Stated goal ▸ Write the data out again, exactly as given.

(Dataset rows)
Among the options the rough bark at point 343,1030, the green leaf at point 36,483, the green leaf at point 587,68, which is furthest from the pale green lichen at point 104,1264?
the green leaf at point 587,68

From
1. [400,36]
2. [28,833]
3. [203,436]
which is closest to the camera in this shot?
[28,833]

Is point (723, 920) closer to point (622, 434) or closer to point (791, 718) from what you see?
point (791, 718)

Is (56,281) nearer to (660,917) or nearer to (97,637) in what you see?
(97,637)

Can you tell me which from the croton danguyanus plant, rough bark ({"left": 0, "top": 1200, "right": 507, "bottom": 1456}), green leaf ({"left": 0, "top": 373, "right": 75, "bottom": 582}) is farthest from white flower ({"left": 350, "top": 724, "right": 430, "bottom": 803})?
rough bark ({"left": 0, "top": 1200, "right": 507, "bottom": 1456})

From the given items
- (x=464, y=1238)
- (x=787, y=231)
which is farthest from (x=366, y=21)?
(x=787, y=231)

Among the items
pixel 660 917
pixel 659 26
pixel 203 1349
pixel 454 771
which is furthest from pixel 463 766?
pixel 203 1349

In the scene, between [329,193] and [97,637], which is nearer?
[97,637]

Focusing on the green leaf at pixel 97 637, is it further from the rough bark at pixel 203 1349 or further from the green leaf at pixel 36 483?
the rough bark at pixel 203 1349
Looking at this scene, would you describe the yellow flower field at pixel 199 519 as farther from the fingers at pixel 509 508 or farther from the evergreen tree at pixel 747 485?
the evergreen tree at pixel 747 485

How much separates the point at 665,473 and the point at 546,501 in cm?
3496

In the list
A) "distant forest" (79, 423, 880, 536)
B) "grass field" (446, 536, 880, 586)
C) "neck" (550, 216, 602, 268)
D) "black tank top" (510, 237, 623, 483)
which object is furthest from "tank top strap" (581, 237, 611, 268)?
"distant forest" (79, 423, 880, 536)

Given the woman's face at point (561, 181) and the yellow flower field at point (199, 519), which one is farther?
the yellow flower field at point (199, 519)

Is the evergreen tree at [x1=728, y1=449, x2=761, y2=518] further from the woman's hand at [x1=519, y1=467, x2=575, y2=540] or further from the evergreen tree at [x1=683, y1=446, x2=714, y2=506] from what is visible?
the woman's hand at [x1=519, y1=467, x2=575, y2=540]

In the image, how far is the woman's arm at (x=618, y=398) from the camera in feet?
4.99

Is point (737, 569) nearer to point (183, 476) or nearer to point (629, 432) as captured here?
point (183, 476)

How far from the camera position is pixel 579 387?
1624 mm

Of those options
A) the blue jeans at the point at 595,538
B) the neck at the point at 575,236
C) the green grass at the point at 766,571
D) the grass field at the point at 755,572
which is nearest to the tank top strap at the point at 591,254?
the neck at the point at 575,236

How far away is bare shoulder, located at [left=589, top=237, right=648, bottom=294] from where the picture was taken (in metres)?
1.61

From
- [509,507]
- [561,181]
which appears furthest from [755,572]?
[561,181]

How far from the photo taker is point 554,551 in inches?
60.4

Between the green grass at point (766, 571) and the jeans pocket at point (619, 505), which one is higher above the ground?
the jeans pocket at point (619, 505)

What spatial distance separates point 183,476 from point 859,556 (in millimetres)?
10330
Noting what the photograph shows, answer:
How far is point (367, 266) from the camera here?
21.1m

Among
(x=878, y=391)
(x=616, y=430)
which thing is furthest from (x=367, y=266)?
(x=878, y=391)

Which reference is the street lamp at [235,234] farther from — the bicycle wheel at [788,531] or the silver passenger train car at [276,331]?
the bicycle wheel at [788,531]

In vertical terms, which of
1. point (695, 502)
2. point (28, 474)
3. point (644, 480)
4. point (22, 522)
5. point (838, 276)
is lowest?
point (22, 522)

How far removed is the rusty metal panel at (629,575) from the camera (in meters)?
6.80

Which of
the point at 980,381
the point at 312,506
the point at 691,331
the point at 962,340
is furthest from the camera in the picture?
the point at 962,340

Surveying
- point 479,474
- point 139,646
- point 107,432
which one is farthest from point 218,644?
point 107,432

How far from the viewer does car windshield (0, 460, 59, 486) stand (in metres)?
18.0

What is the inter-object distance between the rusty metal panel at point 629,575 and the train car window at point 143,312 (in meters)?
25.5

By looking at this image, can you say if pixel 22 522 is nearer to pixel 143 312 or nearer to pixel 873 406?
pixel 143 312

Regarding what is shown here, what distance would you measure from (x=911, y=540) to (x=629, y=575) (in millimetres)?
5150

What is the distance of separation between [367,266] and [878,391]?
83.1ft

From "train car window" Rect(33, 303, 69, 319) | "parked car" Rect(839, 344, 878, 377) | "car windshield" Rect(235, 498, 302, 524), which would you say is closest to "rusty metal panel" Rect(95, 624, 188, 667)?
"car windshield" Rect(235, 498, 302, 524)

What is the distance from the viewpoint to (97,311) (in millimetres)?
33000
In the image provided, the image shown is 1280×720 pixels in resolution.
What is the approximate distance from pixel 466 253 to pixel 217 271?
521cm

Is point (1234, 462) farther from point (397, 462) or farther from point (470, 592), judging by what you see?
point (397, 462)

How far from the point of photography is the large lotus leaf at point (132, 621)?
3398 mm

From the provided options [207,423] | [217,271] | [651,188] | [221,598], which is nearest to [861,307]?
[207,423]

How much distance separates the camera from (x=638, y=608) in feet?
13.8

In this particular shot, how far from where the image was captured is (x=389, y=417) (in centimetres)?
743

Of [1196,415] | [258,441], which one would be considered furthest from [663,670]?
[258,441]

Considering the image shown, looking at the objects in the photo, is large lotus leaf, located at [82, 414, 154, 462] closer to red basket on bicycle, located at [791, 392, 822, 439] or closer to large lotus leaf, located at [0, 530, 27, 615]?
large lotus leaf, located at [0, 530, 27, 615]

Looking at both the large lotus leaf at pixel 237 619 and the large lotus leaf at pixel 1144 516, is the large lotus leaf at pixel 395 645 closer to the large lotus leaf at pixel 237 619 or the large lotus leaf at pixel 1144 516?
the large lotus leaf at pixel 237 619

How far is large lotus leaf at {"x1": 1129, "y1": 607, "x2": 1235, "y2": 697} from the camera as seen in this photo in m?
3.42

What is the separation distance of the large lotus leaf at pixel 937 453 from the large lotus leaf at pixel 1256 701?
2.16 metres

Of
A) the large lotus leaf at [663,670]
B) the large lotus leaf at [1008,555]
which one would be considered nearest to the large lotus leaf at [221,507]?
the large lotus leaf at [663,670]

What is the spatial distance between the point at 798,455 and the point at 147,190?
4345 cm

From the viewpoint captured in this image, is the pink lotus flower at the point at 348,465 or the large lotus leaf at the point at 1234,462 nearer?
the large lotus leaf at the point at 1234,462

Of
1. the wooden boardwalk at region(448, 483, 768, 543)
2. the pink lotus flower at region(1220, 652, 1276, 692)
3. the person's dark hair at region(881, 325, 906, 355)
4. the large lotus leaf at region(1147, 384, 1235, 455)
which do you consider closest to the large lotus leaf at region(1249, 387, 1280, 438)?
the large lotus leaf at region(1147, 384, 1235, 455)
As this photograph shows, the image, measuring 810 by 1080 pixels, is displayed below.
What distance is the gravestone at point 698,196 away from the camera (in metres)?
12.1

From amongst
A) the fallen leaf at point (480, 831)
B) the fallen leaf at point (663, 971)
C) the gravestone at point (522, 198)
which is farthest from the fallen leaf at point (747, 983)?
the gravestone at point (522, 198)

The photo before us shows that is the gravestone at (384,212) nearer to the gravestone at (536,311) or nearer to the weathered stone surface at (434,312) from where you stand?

Answer ▸
Among the options the rough bark at point 343,1030, the green leaf at point 36,483, the green leaf at point 587,68, which is furthest from the pale green lichen at point 104,1264?
the green leaf at point 587,68

From
1. [400,36]
2. [28,833]
3. [203,436]
which is closest to the camera in this shot?
[28,833]

Is point (723, 920) closer to point (622, 434) or closer to point (791, 718) from what you see?
point (791, 718)

Is (56,281) nearer to (660,917) or nearer to (97,637) in what you see?
(97,637)

Can you tell me which from the croton danguyanus plant, rough bark ({"left": 0, "top": 1200, "right": 507, "bottom": 1456}), green leaf ({"left": 0, "top": 373, "right": 75, "bottom": 582}) is farthest from white flower ({"left": 350, "top": 724, "right": 430, "bottom": 803})?
rough bark ({"left": 0, "top": 1200, "right": 507, "bottom": 1456})

From the given items
- (x=464, y=1238)
- (x=787, y=231)
which is farthest from (x=366, y=21)?
(x=787, y=231)

Among the items
pixel 660 917
pixel 659 26
pixel 203 1349
pixel 454 771
which is furthest from pixel 463 766?
pixel 203 1349

In the scene, between [329,193] and [97,637], which is nearer?
[97,637]

Focusing on the green leaf at pixel 97 637, is it further from the rough bark at pixel 203 1349 or further from the green leaf at pixel 36 483?
the rough bark at pixel 203 1349
Looking at this scene, would you describe the yellow flower field at pixel 199 519 as farther from the fingers at pixel 509 508 or farther from the evergreen tree at pixel 747 485?
the evergreen tree at pixel 747 485

How much separates the point at 665,473 and the point at 546,501 in cm?
3496

In the list
A) "distant forest" (79, 423, 880, 536)
B) "grass field" (446, 536, 880, 586)
C) "neck" (550, 216, 602, 268)
D) "black tank top" (510, 237, 623, 483)
which object is furthest from "tank top strap" (581, 237, 611, 268)?
"distant forest" (79, 423, 880, 536)

Given the woman's face at point (561, 181) and the yellow flower field at point (199, 519), which one is farther?
the yellow flower field at point (199, 519)

Is the evergreen tree at [x1=728, y1=449, x2=761, y2=518] further from the woman's hand at [x1=519, y1=467, x2=575, y2=540] or further from the evergreen tree at [x1=683, y1=446, x2=714, y2=506] from what is visible?
the woman's hand at [x1=519, y1=467, x2=575, y2=540]

In the image, how far is the woman's arm at (x=618, y=398) from the camera in feet?
4.99

Is point (737, 569) nearer to point (183, 476) or nearer to point (629, 432) as captured here?
point (183, 476)

How far from the camera position is pixel 579 387?
1624 mm

Of those options
A) the blue jeans at the point at 595,538
B) the neck at the point at 575,236
C) the green grass at the point at 766,571
D) the grass field at the point at 755,572
which is nearest to the tank top strap at the point at 591,254?
the neck at the point at 575,236

How far away is bare shoulder, located at [left=589, top=237, right=648, bottom=294] from where the picture was taken (in metres)?
1.61

From
- [509,507]
- [561,181]
which appears furthest from [755,572]?
[561,181]

How far from the photo taker is point 554,551 in inches?
60.4

Between the green grass at point (766, 571) and the jeans pocket at point (619, 505), which one is higher above the ground?
the jeans pocket at point (619, 505)

What spatial distance separates point 183,476 from point 859,556 (in millimetres)?
10330
Noting what the photograph shows, answer:
How far is point (367, 266) from the camera here?
21.1m

Among
(x=878, y=391)
(x=616, y=430)
which thing is furthest from (x=367, y=266)?
(x=878, y=391)

Which reference is the street lamp at [235,234] farther from — the bicycle wheel at [788,531] or the silver passenger train car at [276,331]?
the bicycle wheel at [788,531]

In vertical terms, which of
1. point (695, 502)
2. point (28, 474)
3. point (644, 480)
4. point (22, 522)
5. point (838, 276)
is lowest?
point (22, 522)

How far removed is the rusty metal panel at (629,575) from the camera (in meters)?
6.80

Which of
the point at 980,381
the point at 312,506
the point at 691,331
the point at 962,340
is furthest from the camera in the picture?
the point at 962,340

Surveying
- point 479,474
- point 139,646
- point 107,432
which one is farthest from point 218,644?
point 107,432

How far from the viewer does car windshield (0, 460, 59, 486) stand (in metres)?
18.0

What is the inter-object distance between the rusty metal panel at point 629,575 and the train car window at point 143,312 (in meters)?
25.5

By looking at this image, can you say if pixel 22 522 is nearer to pixel 143 312 or nearer to pixel 873 406?
pixel 143 312

Regarding what is shown here, what distance would you measure from (x=911, y=540) to (x=629, y=575) (in millimetres)?
5150

What is the distance of separation between [367,266] and [878,391]?
83.1ft

From "train car window" Rect(33, 303, 69, 319) | "parked car" Rect(839, 344, 878, 377) | "car windshield" Rect(235, 498, 302, 524), which would you say is closest to "rusty metal panel" Rect(95, 624, 188, 667)?
"car windshield" Rect(235, 498, 302, 524)

What is the distance from the viewpoint to (97,311) (in millimetres)?
33000
In the image provided, the image shown is 1280×720 pixels in resolution.
What is the approximate distance from pixel 466 253 to pixel 217 271?
521cm

Is point (1234, 462) farther from point (397, 462) or farther from point (470, 592), judging by what you see?
point (397, 462)

How far from the point of photography is the large lotus leaf at point (132, 621)?
3398 mm

From the provided options [207,423] | [217,271] | [651,188] | [221,598], which is nearest to [861,307]?
[207,423]

How much distance separates the camera from (x=638, y=608) in feet?
13.8

In this particular shot, how far from where the image was captured is (x=389, y=417) (in centimetres)?
743

Of [1196,415] | [258,441], which one would be considered furthest from [663,670]?
[258,441]

Considering the image shown, looking at the objects in the photo, is large lotus leaf, located at [82, 414, 154, 462] closer to red basket on bicycle, located at [791, 392, 822, 439] or closer to large lotus leaf, located at [0, 530, 27, 615]?
large lotus leaf, located at [0, 530, 27, 615]

Looking at both the large lotus leaf at pixel 237 619 and the large lotus leaf at pixel 1144 516, is the large lotus leaf at pixel 395 645 closer to the large lotus leaf at pixel 237 619 or the large lotus leaf at pixel 1144 516?
the large lotus leaf at pixel 237 619

How far is large lotus leaf at {"x1": 1129, "y1": 607, "x2": 1235, "y2": 697} from the camera as seen in this photo in m?
3.42

What is the separation distance of the large lotus leaf at pixel 937 453 from the large lotus leaf at pixel 1256 701?
2.16 metres

Of
A) the large lotus leaf at [663,670]
B) the large lotus leaf at [1008,555]
which one would be considered nearest to the large lotus leaf at [221,507]?
the large lotus leaf at [663,670]

What is the spatial distance between the point at 798,455 and the point at 147,190?
4345 cm

From the viewpoint captured in this image, is the pink lotus flower at the point at 348,465 or the large lotus leaf at the point at 1234,462 nearer?
the large lotus leaf at the point at 1234,462

Of
1. the wooden boardwalk at region(448, 483, 768, 543)
2. the pink lotus flower at region(1220, 652, 1276, 692)
3. the person's dark hair at region(881, 325, 906, 355)
4. the large lotus leaf at region(1147, 384, 1235, 455)
which do you consider closest to the large lotus leaf at region(1249, 387, 1280, 438)?
the large lotus leaf at region(1147, 384, 1235, 455)
As this photograph shows, the image, measuring 810 by 1080 pixels, is displayed below.
What distance is the gravestone at point 698,196 away from the camera (in metres)?
12.1

From amongst
A) the fallen leaf at point (480, 831)
B) the fallen leaf at point (663, 971)
C) the gravestone at point (522, 198)
which is farthest from the fallen leaf at point (747, 983)?
the gravestone at point (522, 198)

The photo before us shows that is the gravestone at (384,212) nearer to the gravestone at (536,311) or nearer to the weathered stone surface at (434,312) from where you stand?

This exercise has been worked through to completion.